Last night, can you remember? If you’re a fan of The Sherlocks you’ll understand that joke, and realise that I’m really not funny. However, in answer to my own question, yes, I definitely remember last night. I was lucky enough to get tickets to The Sherlocks at the Wedgwood Rooms; a sold out show for 500 people, and went with a couple of mates from college. We had seen them before which was probably the main reason we wanted to go-we were expecting big things after the last time.
So the night started in normal fashion: the silver Vauxhall Corsa pulled up outside my house around 17:30. I got in as this was my lift and I didn’t fancy getting the bus, and we headed off to pick up our other mate. Once he was in the car, my Spotify was in full swing; belter after belter, not to blow my own trumpet. At this point we were pretty hyped for the gig, but being parked up by sixish meant we had two hours to kill. So like any teenage lads would, we went for a Nandos.
A couple of hours later, with our stomachs full and our bodies ready to be battered by multitudes of moshing blokes, we walked back down to the Wedge. The queue to get in was that of which you’d expect to see in your local Tesco: about 8 people, varying in age. That’s not a complaint, it was nice to be moved inside quickly because it was bloody freezing!
So we were in. Always a good start. At this point the venue was very empty with the odd person ordering at the bar and others popping in and out of the toilet. There was bucket loads of personal space, but I knew that wasn’t something to get used to.

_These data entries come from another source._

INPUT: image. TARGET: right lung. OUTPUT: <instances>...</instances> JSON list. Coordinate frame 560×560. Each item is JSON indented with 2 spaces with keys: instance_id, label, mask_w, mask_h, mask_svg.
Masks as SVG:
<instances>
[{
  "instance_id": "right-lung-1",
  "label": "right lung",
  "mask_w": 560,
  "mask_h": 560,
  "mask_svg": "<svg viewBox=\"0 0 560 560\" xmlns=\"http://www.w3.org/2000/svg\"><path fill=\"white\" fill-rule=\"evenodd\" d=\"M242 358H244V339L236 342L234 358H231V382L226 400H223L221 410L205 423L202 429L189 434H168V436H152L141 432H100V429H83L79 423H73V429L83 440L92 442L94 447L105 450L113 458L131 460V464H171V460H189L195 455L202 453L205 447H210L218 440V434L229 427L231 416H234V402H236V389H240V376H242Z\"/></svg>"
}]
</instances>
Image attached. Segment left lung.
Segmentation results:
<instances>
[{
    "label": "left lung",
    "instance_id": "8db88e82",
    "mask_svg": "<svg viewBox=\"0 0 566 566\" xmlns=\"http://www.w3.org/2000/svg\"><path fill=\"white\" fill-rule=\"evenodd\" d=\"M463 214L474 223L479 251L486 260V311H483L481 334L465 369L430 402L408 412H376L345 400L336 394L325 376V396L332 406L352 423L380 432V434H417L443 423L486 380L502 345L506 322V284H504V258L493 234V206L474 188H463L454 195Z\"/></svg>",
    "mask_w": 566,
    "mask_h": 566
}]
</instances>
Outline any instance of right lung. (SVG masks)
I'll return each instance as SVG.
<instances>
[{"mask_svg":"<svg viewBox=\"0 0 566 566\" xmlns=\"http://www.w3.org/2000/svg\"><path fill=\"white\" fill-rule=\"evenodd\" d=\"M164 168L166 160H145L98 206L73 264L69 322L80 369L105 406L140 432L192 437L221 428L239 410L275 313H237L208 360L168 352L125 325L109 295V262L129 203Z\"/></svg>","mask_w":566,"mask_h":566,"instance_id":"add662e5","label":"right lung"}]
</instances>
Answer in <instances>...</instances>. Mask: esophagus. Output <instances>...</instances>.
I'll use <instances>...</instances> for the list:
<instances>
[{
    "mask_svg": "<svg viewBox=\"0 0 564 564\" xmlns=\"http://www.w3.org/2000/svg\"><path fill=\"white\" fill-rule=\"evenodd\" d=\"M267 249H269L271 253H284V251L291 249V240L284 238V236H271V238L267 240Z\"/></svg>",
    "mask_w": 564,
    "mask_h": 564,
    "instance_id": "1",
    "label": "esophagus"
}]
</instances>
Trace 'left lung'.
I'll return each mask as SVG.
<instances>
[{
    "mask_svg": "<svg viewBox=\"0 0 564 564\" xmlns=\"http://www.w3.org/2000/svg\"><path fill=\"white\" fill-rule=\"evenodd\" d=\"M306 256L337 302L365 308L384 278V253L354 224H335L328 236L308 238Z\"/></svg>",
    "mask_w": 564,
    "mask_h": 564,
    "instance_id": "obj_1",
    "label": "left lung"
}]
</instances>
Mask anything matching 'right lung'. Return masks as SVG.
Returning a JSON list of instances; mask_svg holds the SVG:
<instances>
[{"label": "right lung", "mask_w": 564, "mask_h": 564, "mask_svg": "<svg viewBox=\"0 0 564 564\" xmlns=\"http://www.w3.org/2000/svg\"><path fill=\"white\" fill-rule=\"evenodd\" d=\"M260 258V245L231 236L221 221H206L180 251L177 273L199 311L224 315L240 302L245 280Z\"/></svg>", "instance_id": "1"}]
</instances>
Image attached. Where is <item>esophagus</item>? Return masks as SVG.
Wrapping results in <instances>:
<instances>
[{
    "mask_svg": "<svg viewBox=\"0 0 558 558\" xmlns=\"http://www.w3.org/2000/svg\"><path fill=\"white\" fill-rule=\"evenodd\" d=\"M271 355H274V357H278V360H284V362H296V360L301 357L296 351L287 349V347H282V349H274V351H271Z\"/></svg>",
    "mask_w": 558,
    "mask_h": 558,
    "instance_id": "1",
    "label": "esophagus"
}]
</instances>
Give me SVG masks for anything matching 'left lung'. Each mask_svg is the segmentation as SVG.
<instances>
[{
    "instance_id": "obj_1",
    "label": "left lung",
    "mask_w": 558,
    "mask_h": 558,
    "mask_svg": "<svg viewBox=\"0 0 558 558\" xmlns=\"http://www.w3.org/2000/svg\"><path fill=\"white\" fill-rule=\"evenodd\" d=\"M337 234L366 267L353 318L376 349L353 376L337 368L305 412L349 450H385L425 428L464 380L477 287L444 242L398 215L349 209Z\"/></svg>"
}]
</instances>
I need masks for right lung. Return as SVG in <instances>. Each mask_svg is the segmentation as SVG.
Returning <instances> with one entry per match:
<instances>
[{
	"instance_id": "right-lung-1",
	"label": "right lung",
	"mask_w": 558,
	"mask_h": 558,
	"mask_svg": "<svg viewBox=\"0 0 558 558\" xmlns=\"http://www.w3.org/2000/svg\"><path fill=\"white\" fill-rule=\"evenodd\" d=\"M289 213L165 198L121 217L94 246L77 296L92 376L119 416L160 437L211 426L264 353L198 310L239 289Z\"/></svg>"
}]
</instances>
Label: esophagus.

By 20 past 8 the first warm up made their way up onto the stage. Unexpectedly, a group came on. According to The Sherlocks latest post on Twitter it seemed a solo artist was set to ponder on first with his acoustic, hoping to be the next Ed Sheeran. But it turned out this guy couldn’t make it down to the Pompey night (or didn’t want to-who can blame him.) Instead, us music-goers in the crowd were blessed with a local band named Purple SMOKE. No, that’s not a typo, the lads just like to aggressively shout the word ‘smoke,’ yet merely say ‘purple.’ It’s indie, right?
Now as someone who often discovers new music through warm up acts at gigs, I was very excited when the band began playing what can only be described as Rage-Against-the-Machinesque tunes. With exciting sound, attitude and overall atmosphere control, Purple SMOKE absolutely killed the 20 minute slot that they were gifted. They certainly impressed me, and various comments that I heard from the growing spectators around confirmed that I wasn’t the only one. Pumped to listen to them later in the car, when they left the stage I decided I was going to download all of their songs on Spotify. But they’re not on there. I think it’s time to get recording boys, listen to the amateur 17 year old blogger, he definitely knows what he is talking about…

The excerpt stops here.